When we reject a historic ensemble, it’s a call for change.

Written by LEHAR KALA | Published:November 16, 2015 12:50 am
knickers, RSS knickers, RSS pracharak, baggy, khaki shorts, RSS uniform, RSS historic uniform, talk, indian express (Express Photo by Sudarshan Sakharkar)

The “knickers” traditionally worn by RSS pracharaks may soon be replaced by trousers. There is a suspicion within the Sangh that India’s youngsters don’t join because they find the baggy, khaki shorts ridiculous. According to reports in several newspapers, the organisation is attempting to adapt to the times, the first step being a long overdue uniform update.

From the images one sees of the pracharaks, they have an air of determined, disciplined nationalism. They just don’t seem like the kind of men who care about what they’re wearing, or how they’re looking. Fashion could be the absolute last thing on their minds. Point to note: there also aren’t any women around to motivate them to shed their ill-fitting attire.

The RSS’s last big uniform change was in 1940 when white shirts replaced khaki ones. (Not counting shoes during the Emergency and a belt in 2010.) But for seven decades since, the organisation, rooted in a strong and inflexible ideology, hasn’t felt the need to adapt to the modern world to attract new recruits.
What’s changed? Is it that the new generation of Indians are a shallow, superficial lot who are rejecting an ideology for something as frivolous as clothing, or is it that they’re unimpressed with the organisation’s philosophy itself? The maroon and saffron robes of Buddhist monks have remained largely unchanged for 25 centuries since the time of Gautam Buddha. The Doctors Without Borders distinctive logo, representing a patient in red on a white T-shirt or jacket has been the same since its inception 40 years ago and its impact is only growing.

Uniforms lend their wearers a sense of identity, of belonging to a like-minded group and staying loyal to it. Even when they embody just symbolic meanings like a red sari for a bride or a white wedding dress indicating purity, it stands for something. Of course, the current RSS uniform may well be a massive deterrent for anyone with a pair of eyes but the bigger issue perhaps lies somewhere else. If they struck a chord with the youth, meaningless sartorial problems would fade away.

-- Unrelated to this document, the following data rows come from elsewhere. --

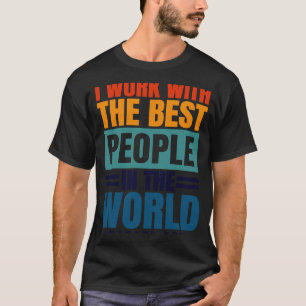 Ich arbeite mit den besten Mitarbeiterinnen und Mi T-Shirt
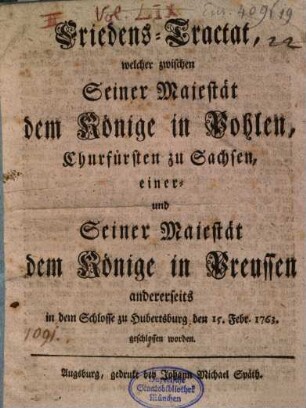 Friedens-Tractat, welcher zwischen ... dem Könige in Pohlen ... und ... dem Könige in Preussen ... zu Hubertsburg ... 1763 geschlossen worden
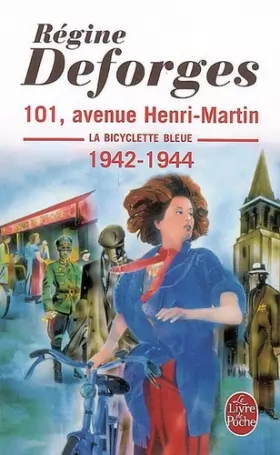 Couverture du produit · La Bicyclette bleue, tome 2 : 101, avenue Henri-Martin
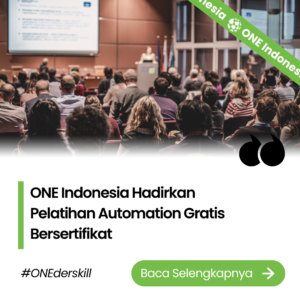ONE Indonesia Hadirkan Pelatihan Automation Gratis Bersertifikat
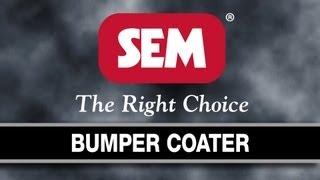 SEM Products, Inc. - BUMPER COATER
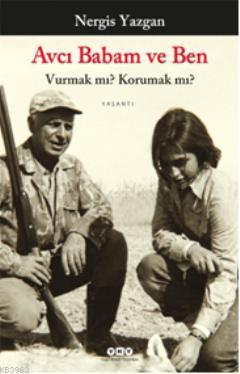 Avcı Babam ve Ben; Vurman mı? Korumak mı? - Kitapiks.com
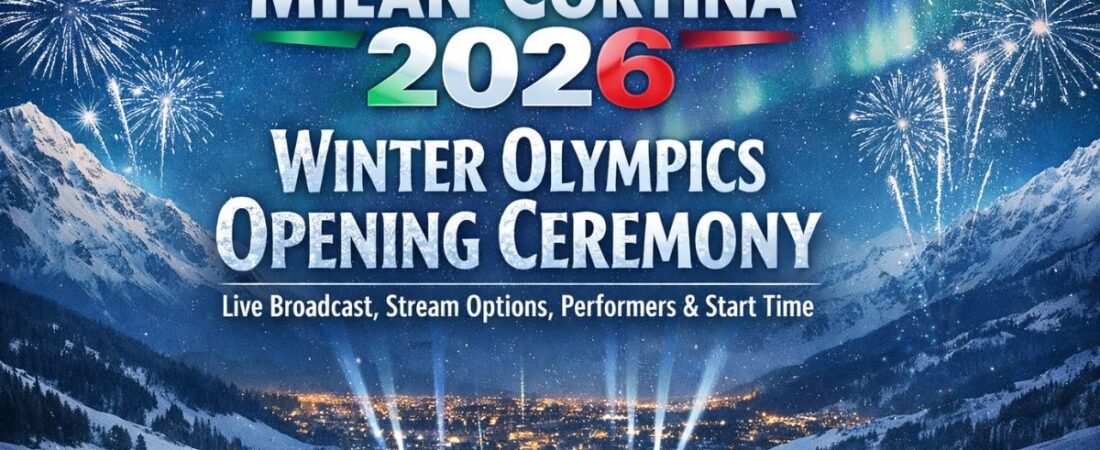 Milan Cortina 2026 Winter Olympics Opening Ceremony: Live Broadcast, Stream Options, Performers & Start Time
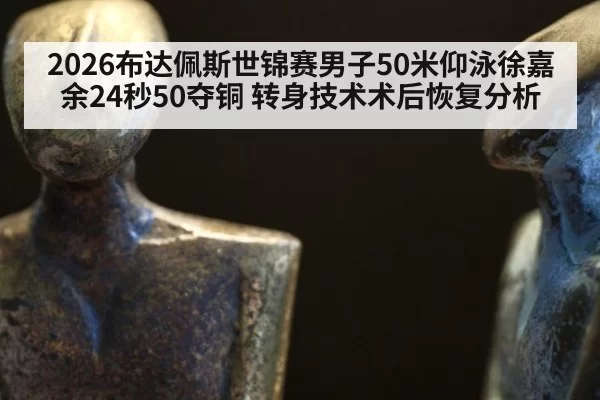 2026布达佩斯世锦赛男子50米仰泳徐嘉余24秒50夺铜 转身技术术后恢复分析 | huatihui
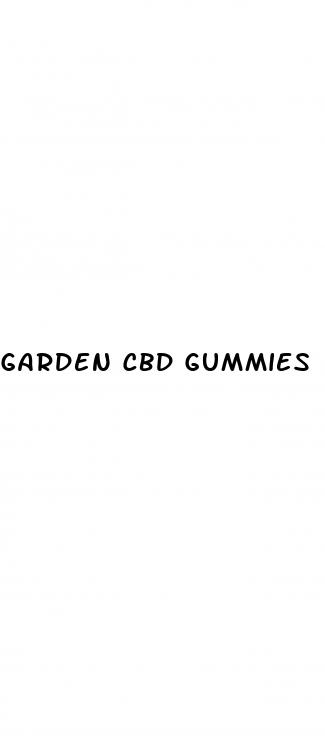 garden cbd gummies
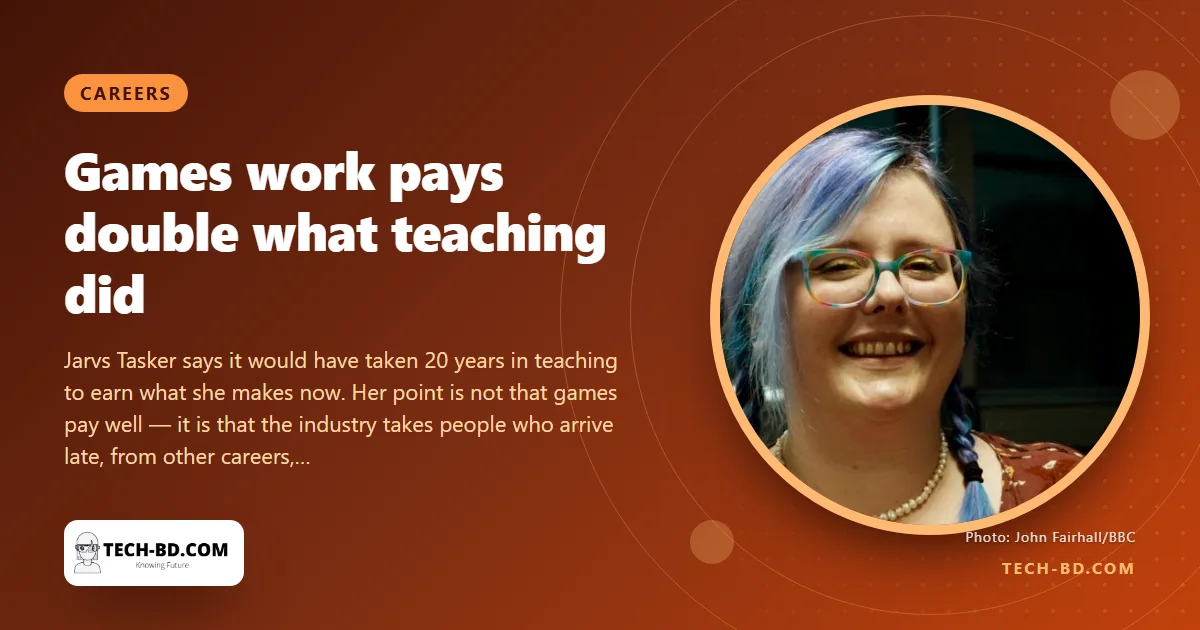 She left teaching at 28 because of chronic illness. Seven years on, games work pays her double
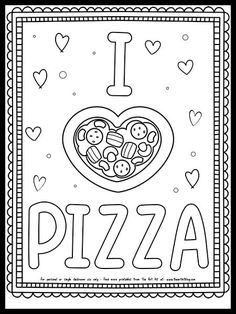 i love pizza coloring page with hearts and buttons in the shape of a heart,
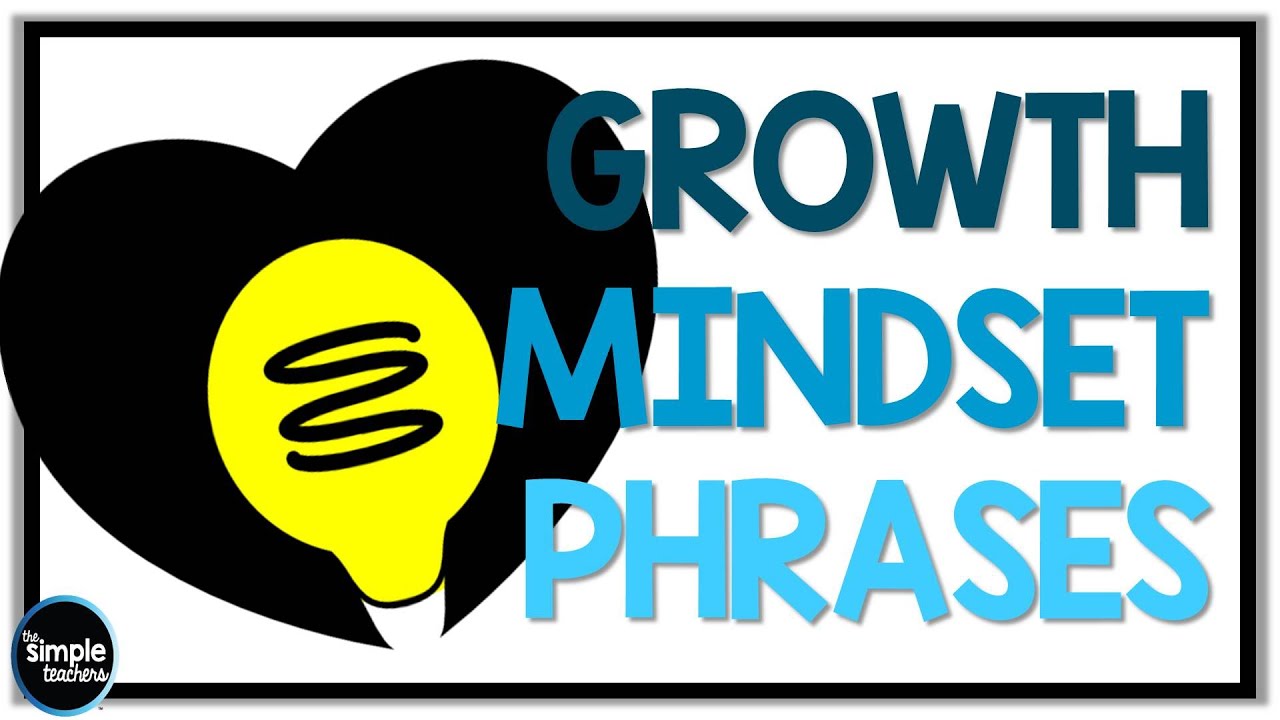 10 Phrases that Encourage Growth Mindset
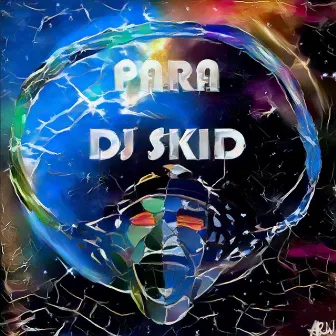 Para by DJ Skid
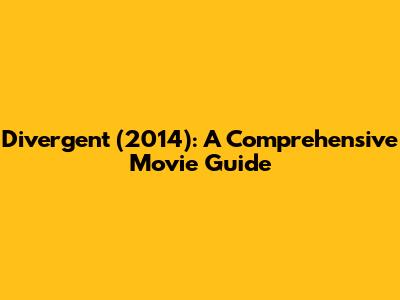Divergent (2014): A Comprehensive Movie Guide
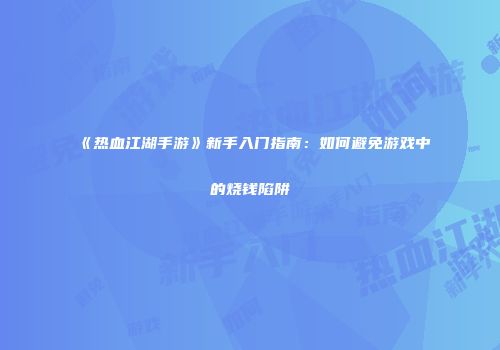 《热血江湖手游》新手入门指南：如何避免游戏中的烧钱陷阱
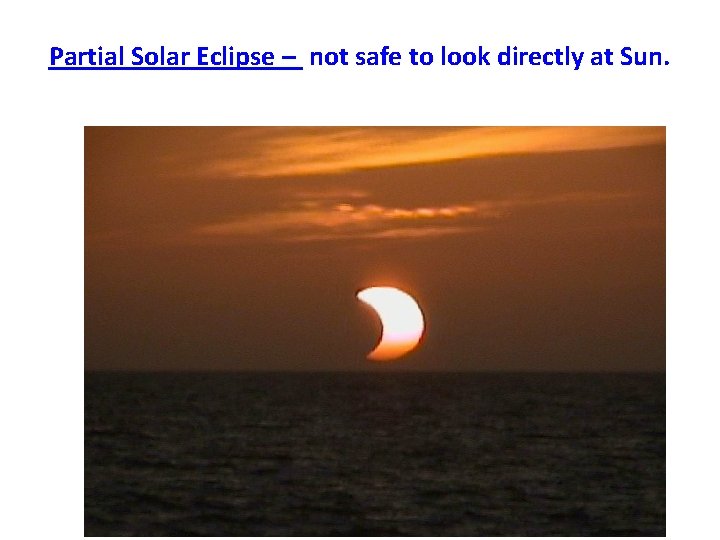 Partial Solar Eclipse – not safe to look directly at Sun. 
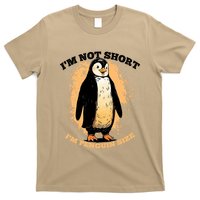 Funny Penguin Im Not Short Im Penguin Size T-Shirt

The RSS is rightly debating their own spiffiness, or lack thereof. Admittedly many of us attach unnecessary importance to what the label says in the back of our shirts. In an age adoring of individualism, where the greatest successes can collect awards wearing a dress of meat (Lady Gaga), we have to examine the very concept of uniforms as a symbol of respectability. If any organisation expects members to don clothing expressive of their political affiliations, those ideas and ethics have to resonate, deeply. For a questioning new generation exposed to infinite possibilities, principles and aesthetics go together.